Aerick Sanders

Green Bay Phoenix
- Position: Assistant coach
- League: Horizon League

Personal information
- Born: June 1, 1982 (age 42) Los Angeles, California
- Nationality: American
- Listed height: 6 ft 8 in (2.03 m)
- Listed weight: 220 lb (100 kg)

Career information
- High school: Junipero Serra (Gardena, California)
- College: San Diego State (2000–2004)
- NBA draft: 2004: undrafted
- Playing career: 2004–2011
- Position: Power forward
- Number: 8, 34
- Coaching career: 2012–present

Career history

As player:
- 2004–2005: Tuborg Pilsener
- 2005: Hapoel Tel Aviv B.C.
- 2005–2006: CB Ciudad de Huelva
- 2006–2007: Strasbourg IG
- 2007–2008: ASK Riga
- 2008: Aliağa Petkim
- 2008–2009: JDA Dijon Basket
- 2009–2010: SPO Rouen Basket
- 2011: Académica Coimbra

As coach:
- 2012–2013: Montana State (assistant)
- 2013–2021: New Mexico State (assistant)
- 2021–2022: Southern Utah (assistant)
- 2022–2024: Kansas City (assistant)
- 2024–present: Green Bay (assistant)

= Aerick Sanders =

American basketball player and coach

Aerick Rashal Sanders (born June 1, 1982) is a retired American professional basketball player and current assistant coach for the University of Wisconsin–Green Bay of the Horizon League. Previously he was the former Director of Player Personnel at the University of Nevada, Las Vegas from 2017 to 2019. He was the former assistant coach of the New Mexico State men's basketball team during the 2013–2017 seasons. During his professional career as a player, he played at the power forward position internationally, including as a member of the Strasbourg IG, Aliaga Petkim and Academia Coimbre basketball clubs respectively.

==College career==
Sanders was a standout basketball player at San Diego State. He was an All-Mountain West selection and team captain as a senior for the Aztecs. He averaged 16.1 points and 9.8 rebounds in his final season. Additionally, Sanders led Aztecs to the NCAA Tournament following a Mountain West Tournament Championship in 2002.

==Professional career==
After Sanders completed his career at San Diego State Aztecs men's basketball in 2004, he went on to play professionally overseas.

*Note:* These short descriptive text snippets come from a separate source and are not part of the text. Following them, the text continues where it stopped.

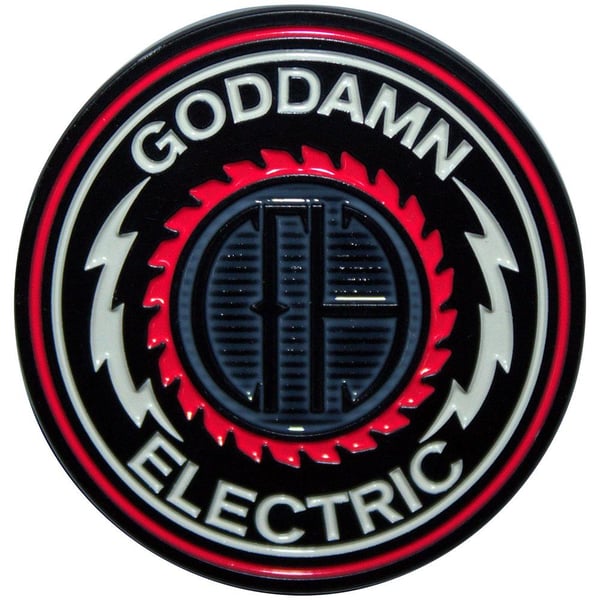 Pantera Goddamn Electric Badge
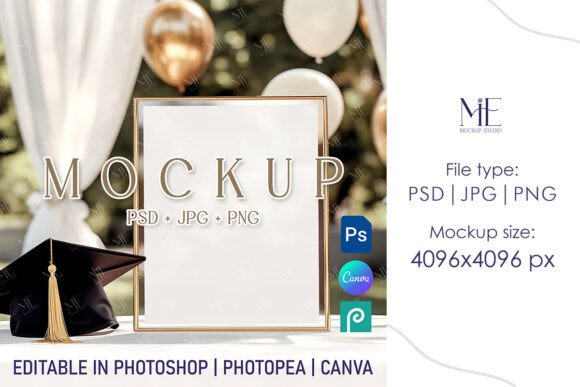 Table Sign Mockup, Graduation Party PSD: A Creative Tool for Designers and Event Planners
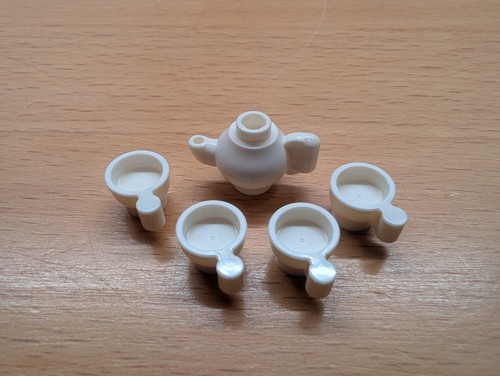 Lego teapot teacups 38014 - 4x,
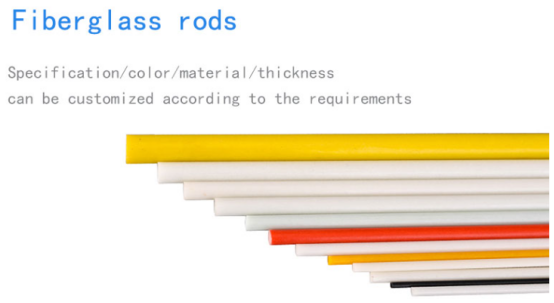 Твердая высокопрочная стеклоткань штанга FRP для парника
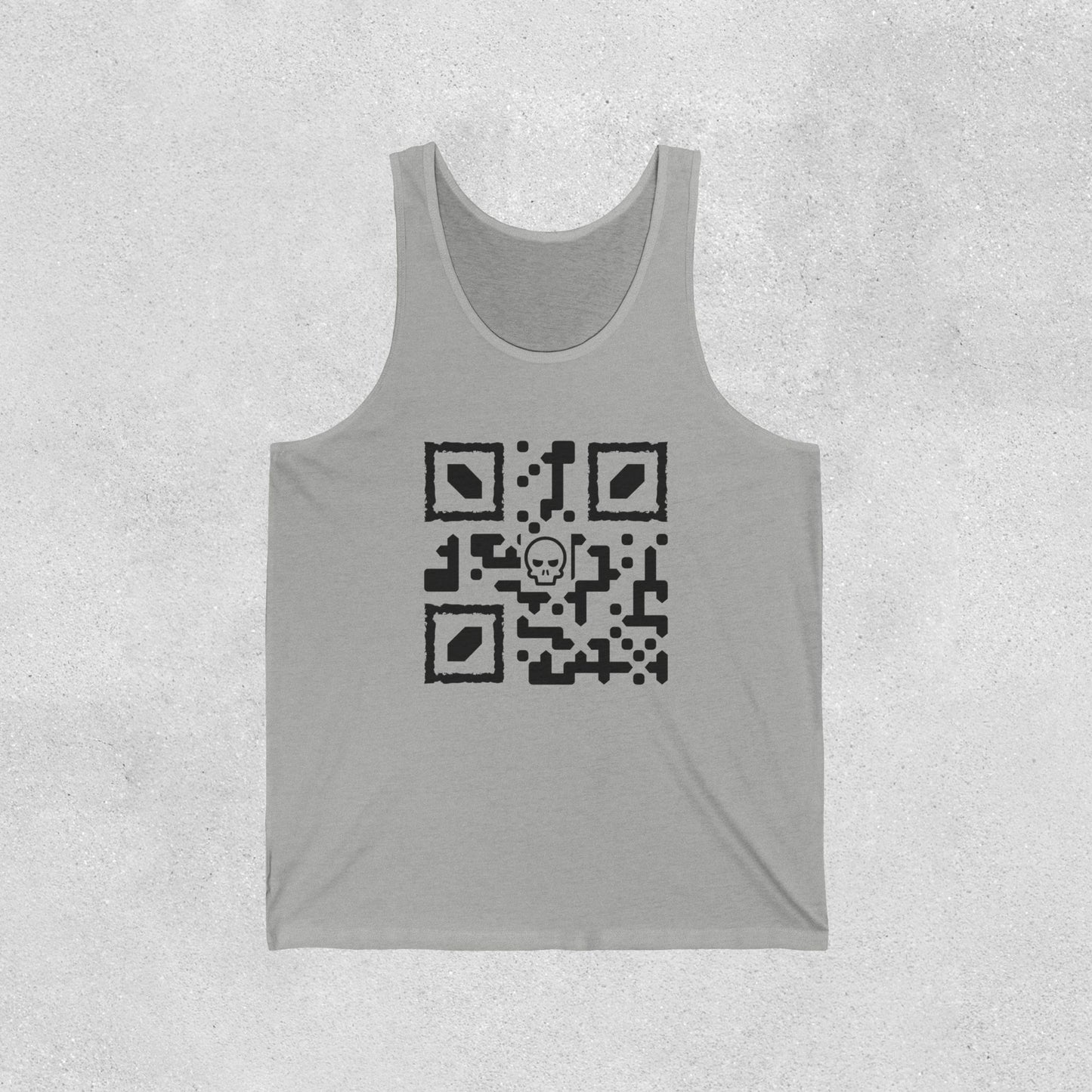 Cool QR Code Jersey Tank Top - IYKYK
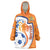 Custom Netherlands Football Wearable Blanket Hoodie 2025 Go Champions Holland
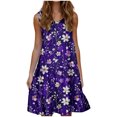 thumbnail image 2 of Ovzne Robes d'Été pour Femmes 2025 Robe pour Femme Mode pour Femmes Vacances Été Couleur Unie Sans Manches Robe de Fête de Plage Robe pour Femmes Imprimée Liquidation, 2 of 6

Aerick played for six seasons with clubs such as Tuborg (Turkey), Ciudad de Huelva (Spain), Strasbourg (France), ASK Riga (Latvia), Aliaga (Turkey), Dijon (France), SPO Rouen (France) and Academica (Portugal) before a devastating knee injury ended his playing career.

==Coaching career==
Shortly after his professional career came to an end, Sanders began his own sports academy focused on helping players develop their skills on the court. The Sanders Sports Academy provided training for players at the professional level and aspiring basketball players at the grade school level.

Sanders spent the 2012–13 season as an assistant coach at Montana State. Aerick Sanders joined the New Mexico State Aggies men's basketball team as an assistant coach in June 2013.